Концептуальную адекватность импульсно-энергетических теорий можно обсуждать бесконечно долго, однако невозможно проигнорировать их эмпирические ограничения. Подобные теории предоставляют готовые объяснения прошедших событий, но они оказываются несостоятельными в прогнозировании событий грядущих (Mischel, 1968; Peterson, 1968). В большинстве случаев любая такая теория может объяснить лишь свершившиеся факты. При этом уровень объяснений оценивается той точностью, с которой психологическая теория определяет условия, управляющие психологическими явлениями и механизмами, посредством которых осуществляется детерминантное воздействие. Обсуждаемые здесь подходы не показали удовлетворительных результатов при проверке их способности предоставлять объяснения требуемого уровня.

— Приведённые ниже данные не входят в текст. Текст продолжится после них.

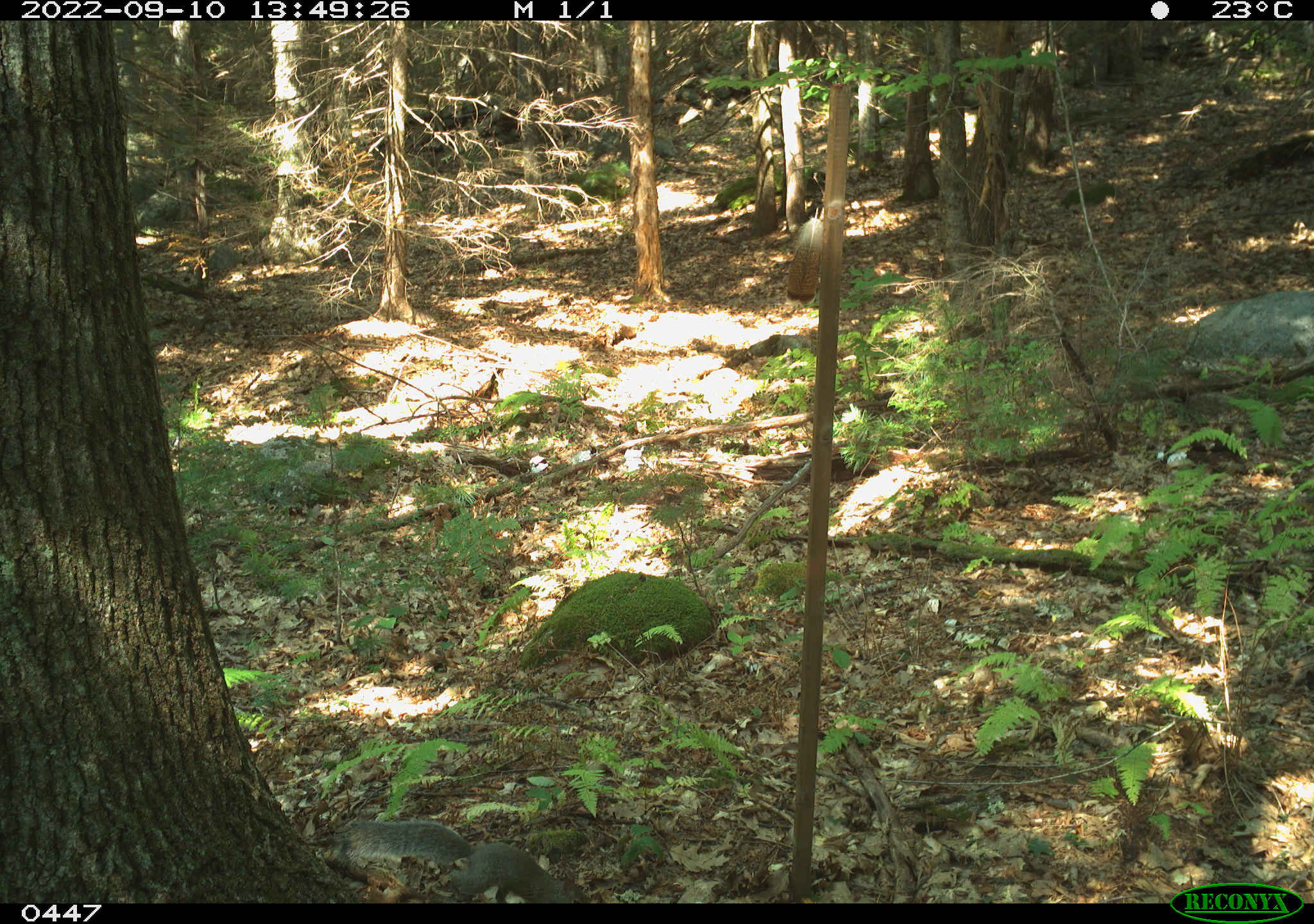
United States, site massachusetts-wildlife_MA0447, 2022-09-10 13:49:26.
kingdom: Animalia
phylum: Chordata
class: Mammalia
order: Rodentia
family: Sciuridae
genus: Sciurus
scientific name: Sciurus carolinensis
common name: gray squirrel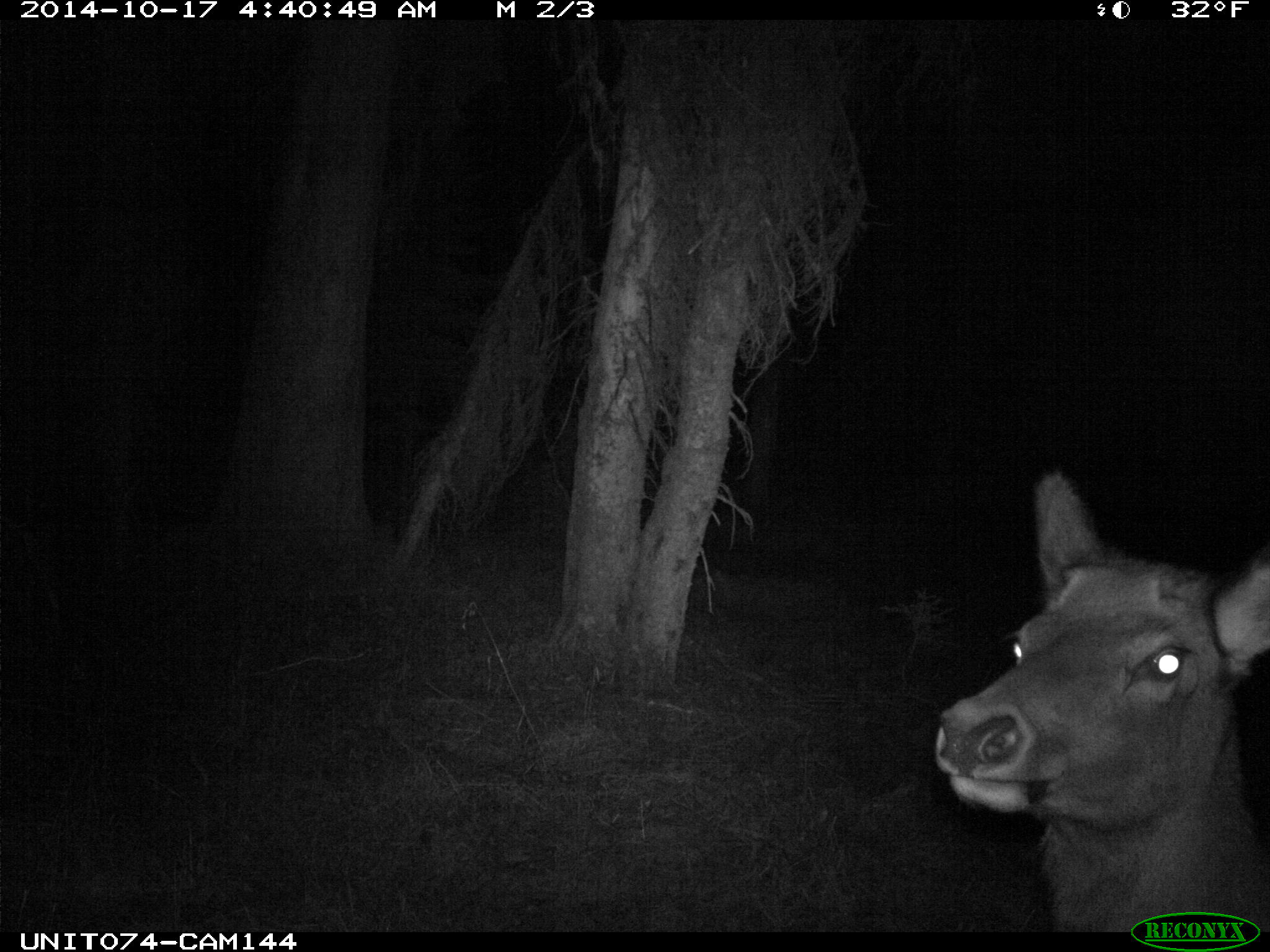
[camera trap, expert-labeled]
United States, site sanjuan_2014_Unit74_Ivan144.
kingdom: Animalia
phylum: Chordata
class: Mammalia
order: Artiodactyla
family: Cervidae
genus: Cervus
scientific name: Cervus elaphus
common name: red deer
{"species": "Cervus elaphus (red deer)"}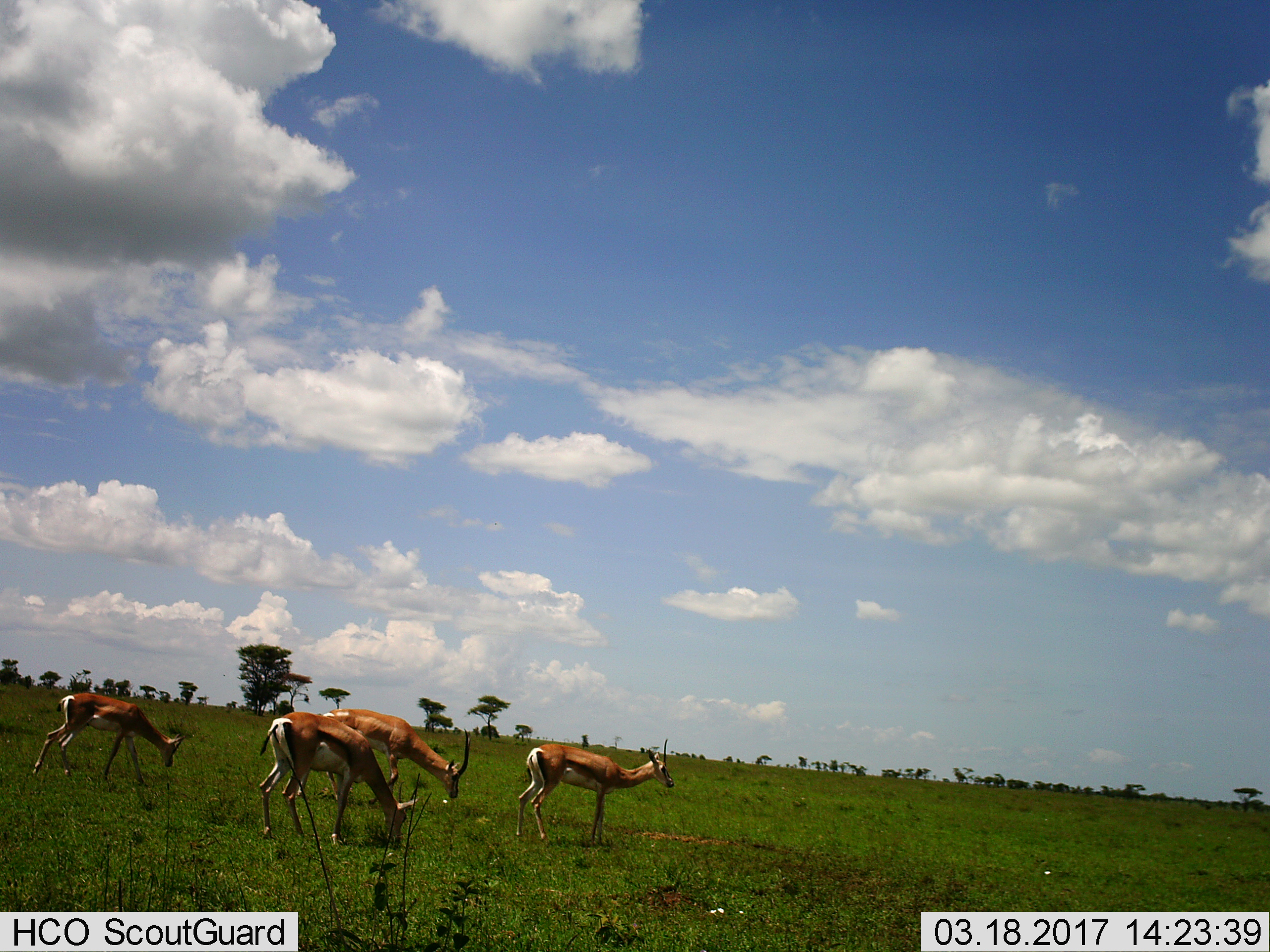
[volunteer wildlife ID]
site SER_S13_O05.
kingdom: Animalia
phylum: Chordata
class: Mammalia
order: Artiodactyla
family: Bovidae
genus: Nanger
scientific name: Nanger granti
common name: grant's gazelle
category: gazellegrants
Gazellegrants (grant's gazelle) (Nanger granti), count 4. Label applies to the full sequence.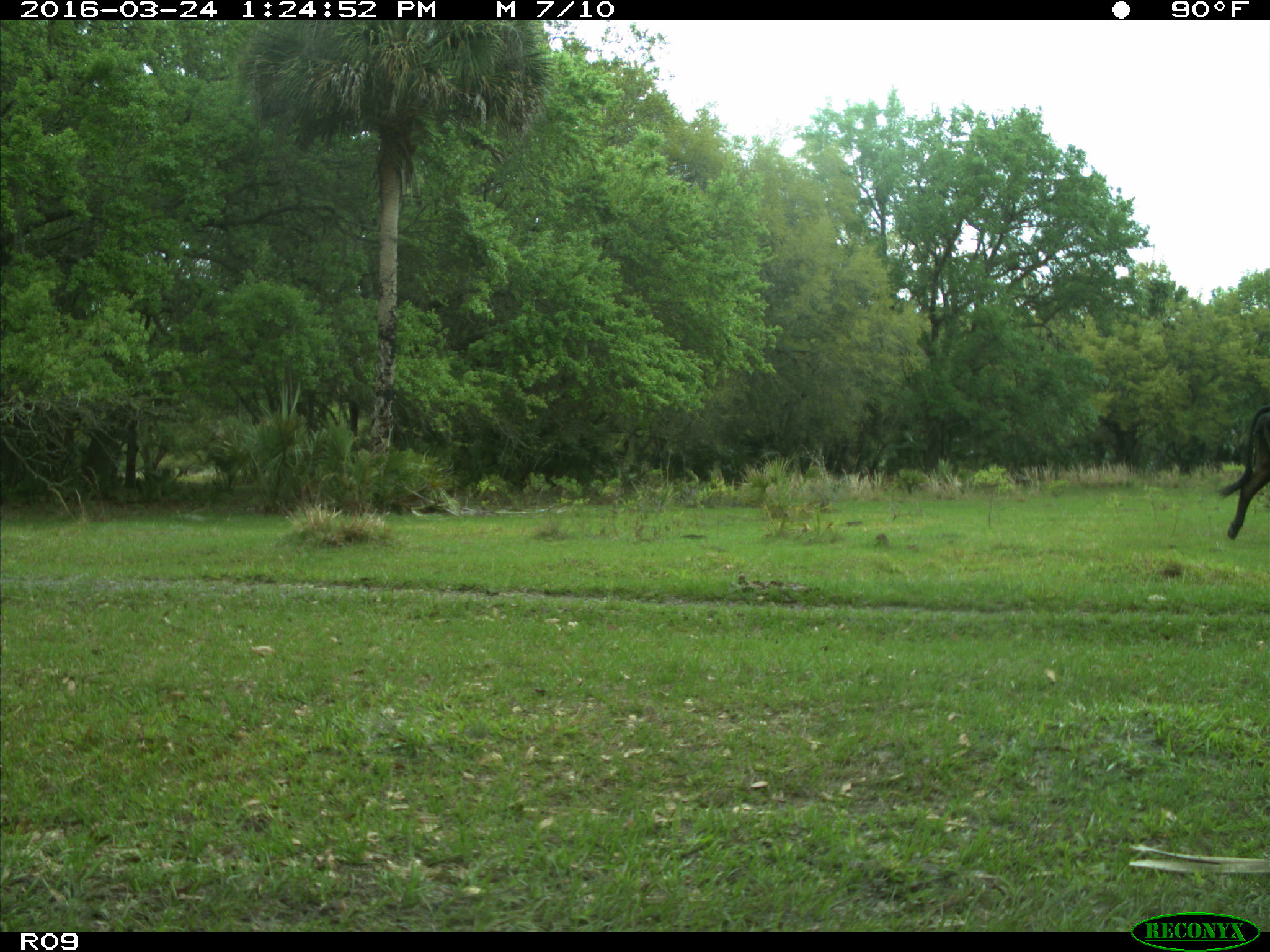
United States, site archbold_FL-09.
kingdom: Animalia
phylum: Chordata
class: Mammalia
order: Artiodactyla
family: Bovidae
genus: Bos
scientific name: Bos taurus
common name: domestic cow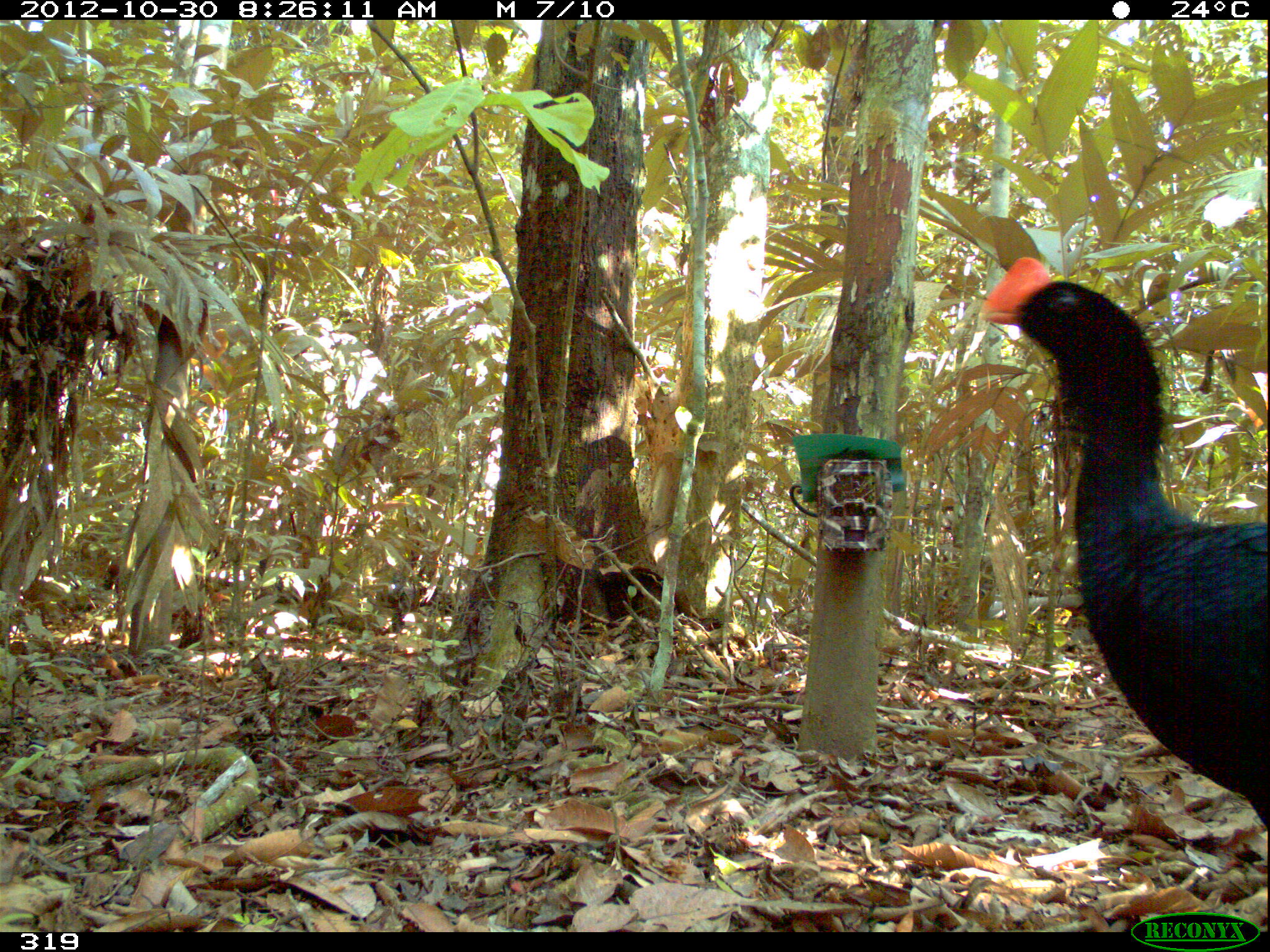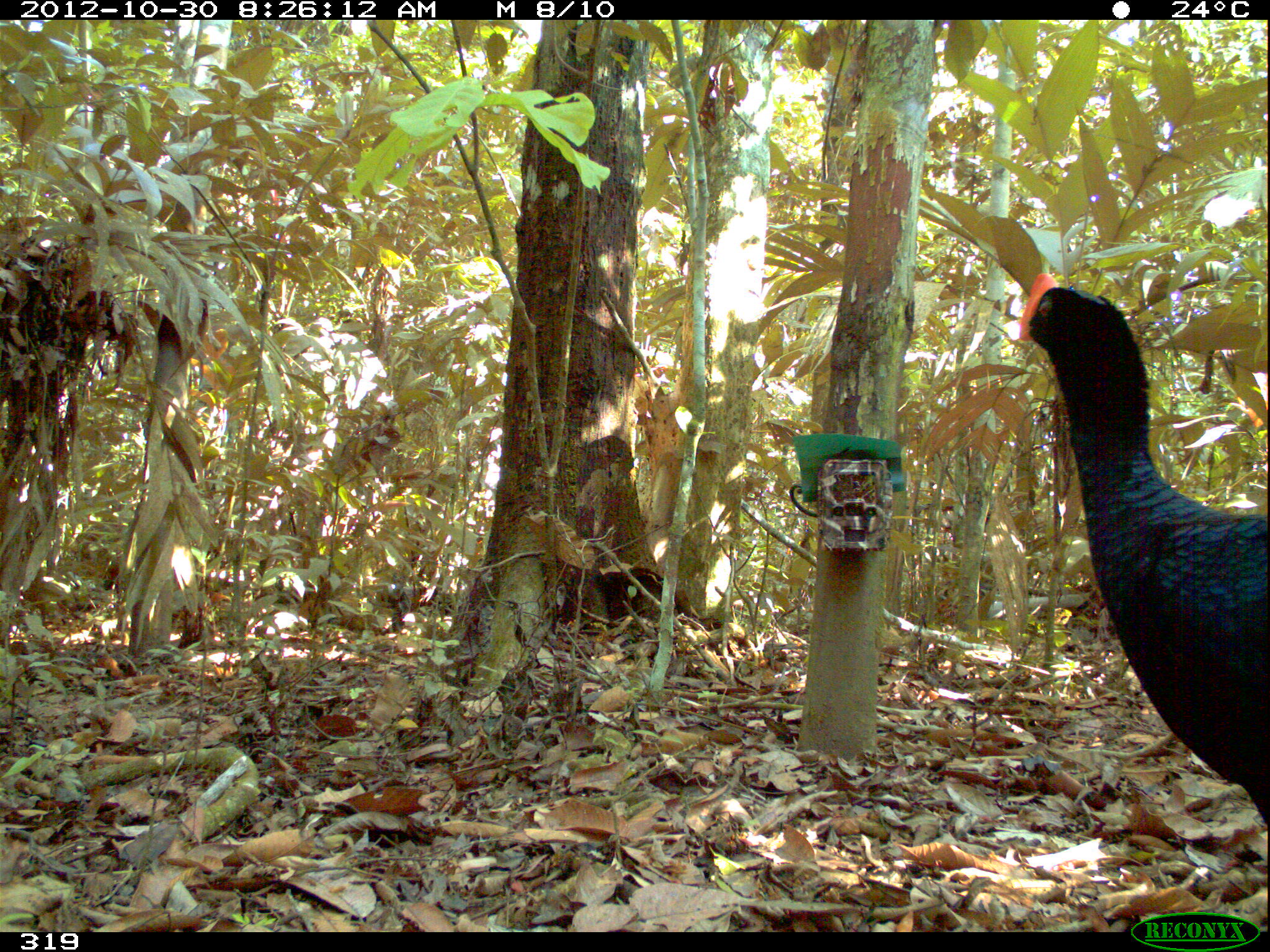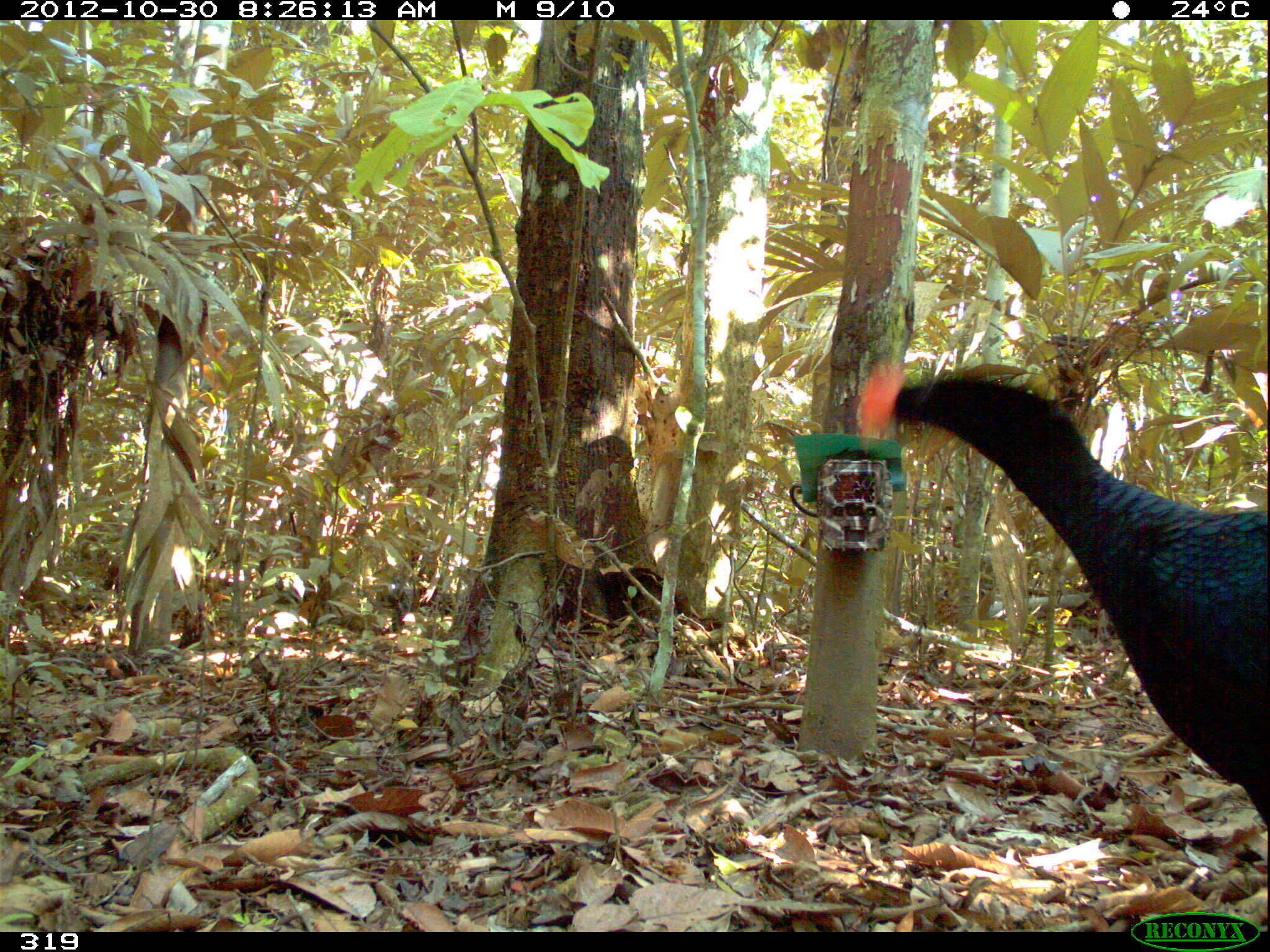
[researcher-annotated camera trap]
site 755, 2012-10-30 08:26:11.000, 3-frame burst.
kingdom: Animalia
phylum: Chordata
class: Aves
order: Galliformes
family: Cracidae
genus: Mitu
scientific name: Mitu tuberosum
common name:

О ценности теории, в конце концов, можно судить и по возможностям разработанных в ней процедур, направленных на осуществление психологических изменений. В других науках о новых теориях судят по тому, каков их потенциальный вклад в техническое развитие. Предположим, к примеру, что в области воздухоплавания в ходе исследований в аэродинамической трубе ученые открыли новые принципы движения. Однако, если при практическом внедрении этих принципов они так и не смогут спроектировать аппарат, способный летать, то ценность их теоретических выкладок представляется нам весьма сомнительной. Те же рассуждения можно привести и относительно медицинских теоретических разработок, когда они оказываются не в состоянии привести к успешному лечению заболеваний. При психологическом подходе, в котором центральное место отводится воздействиям внутренних импульсов, достижение просветления или самоосознания признаются весьма существенными событиями для выработки устойчивых изменений в поведении. Помечая импульсы, которые проявляются самыми разнообразными способами, глубинные детерминанты поведения постепенно доводятся до уровня сознания. После того, как импульсы становятся осознанными, они, по-видимому, либо перестают функционировать как стимуляторы, либо становятся более доступными контролю со стороны сознания.
Однако при проведении экспериментов, в которых оцениваются фактические изменения в поведении, исследователи постоянно сталкиваются с трудностями при попытках показать, что поведение человека, прошедшего психодинамически-ориентированное лечение, изменяется более, чем поведение людей из контрольной группы, которые никаким процедурам не подвергались (Bandura, 1969; Rachman, 1971). Складывается впечатление, что проникновение в глубинные мотивы личности определяется в большей степени мерой убеждения, нежели процессом самопознания. Как однажды заметил Мармор (1962), каждый психодинамический подход имеет свой собственный набор любимых внутренних причин и свою собственную лучшую марку инсайта. Гипотетические детерминанты можно с легкостью установить в ходе не требующих подтверждения интервью, предлагая удобные для внушения интерпретации и специально отобранные наблюдения, вполне согласующиеся с убеждениями самих психотерапевтов. Именно таким образом сторонники различных теоретических ориентации раз за разом открывают работающие на них детерминанты — и, естественно, крайне редко встречают свидетельства в пользу детерминант, провозглашаемых представителями конкурирующих школ. На самом деле, если вам потребуется сделать прогноз, какие типы инсайтов и какие неосознаваемые побуждения могут выявиться у индивидуума в ходе психоанализа, то гораздо полезнее будет выяснить не фактическое психологическое состояние клиента, а систему концептуальных убеждений самого психотерапевта.
Разговоры о том, что под вывеской самопознания скрывается лишь смена убеждений, в равной степени уместны и по отношению к бихевиоральным подходам, если они в основном учат людей лишь интерпретировать свои поступки в бихевиоральных терминах, но оказываются не в состоянии изменить того поведения, по поводу которого клиент и обращается за помощью. По той же самой причине психологические методы лучше всего оценивать на основании того, какова их эффективность в изменении фактического психологического функционирования.